BEGIN EXERCISE INPUTS

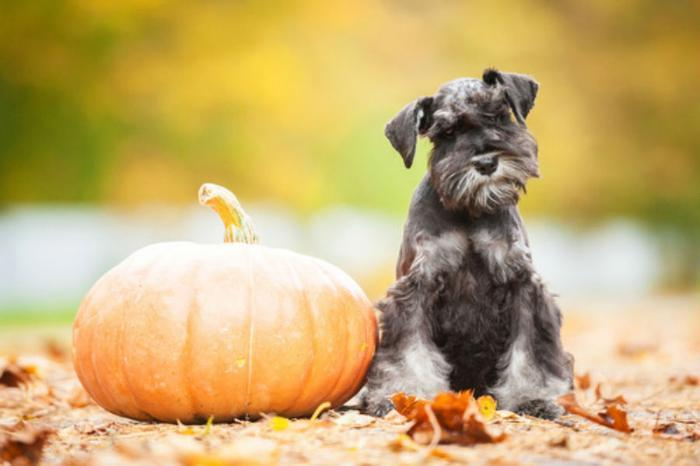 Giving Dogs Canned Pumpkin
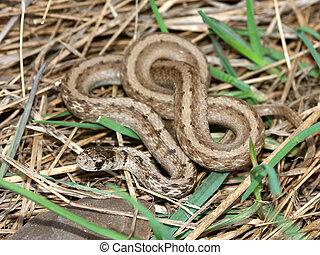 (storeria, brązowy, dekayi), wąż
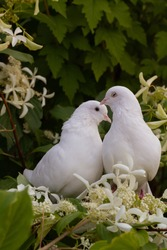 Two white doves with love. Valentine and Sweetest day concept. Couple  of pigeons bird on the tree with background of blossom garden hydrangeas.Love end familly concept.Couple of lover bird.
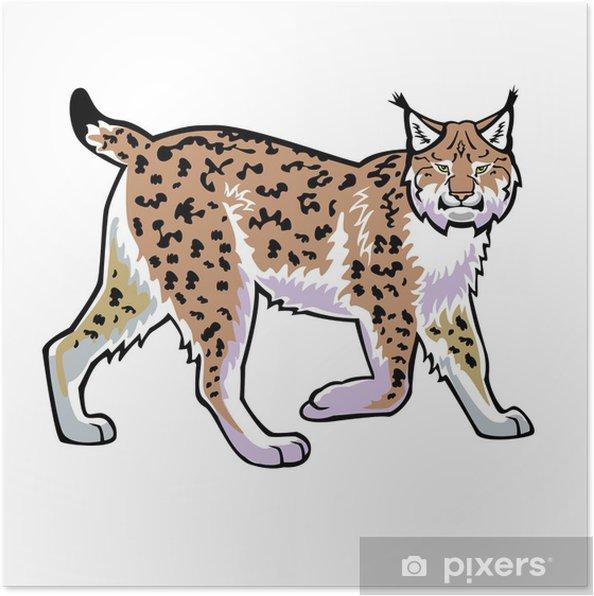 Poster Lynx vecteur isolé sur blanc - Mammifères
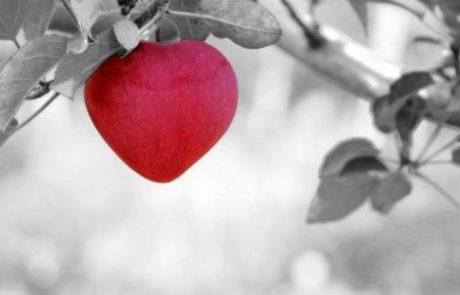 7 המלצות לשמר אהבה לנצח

END EXERCISE INPUTS
BEGIN EXERCISE INPUTS

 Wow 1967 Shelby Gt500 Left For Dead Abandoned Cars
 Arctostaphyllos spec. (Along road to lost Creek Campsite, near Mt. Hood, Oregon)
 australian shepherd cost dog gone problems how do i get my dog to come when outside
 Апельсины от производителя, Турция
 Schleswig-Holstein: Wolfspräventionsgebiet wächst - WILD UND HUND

END EXERCISE INPUTS

### PROBLEM STATEMENT
Return only the stretch of the material above from the line holding "Wow 1967 Shelby" through the line holding "Schleswig-Holstein: Wolfspräventionsgebiet wächst", copied exactly.

### RESULT OF THIS TASK
 Wow 1967 Shelby Gt500 Left For Dead Abandoned Cars
 Arctostaphyllos spec. (Along road to lost Creek Campsite, near Mt. Hood, Oregon)
 australian shepherd cost dog gone problems how do i get my dog to come when outside
 Апельсины от производителя, Турция
 Schleswig-Holstein: Wolfspräventionsgebiet wächst - WILD UND HUND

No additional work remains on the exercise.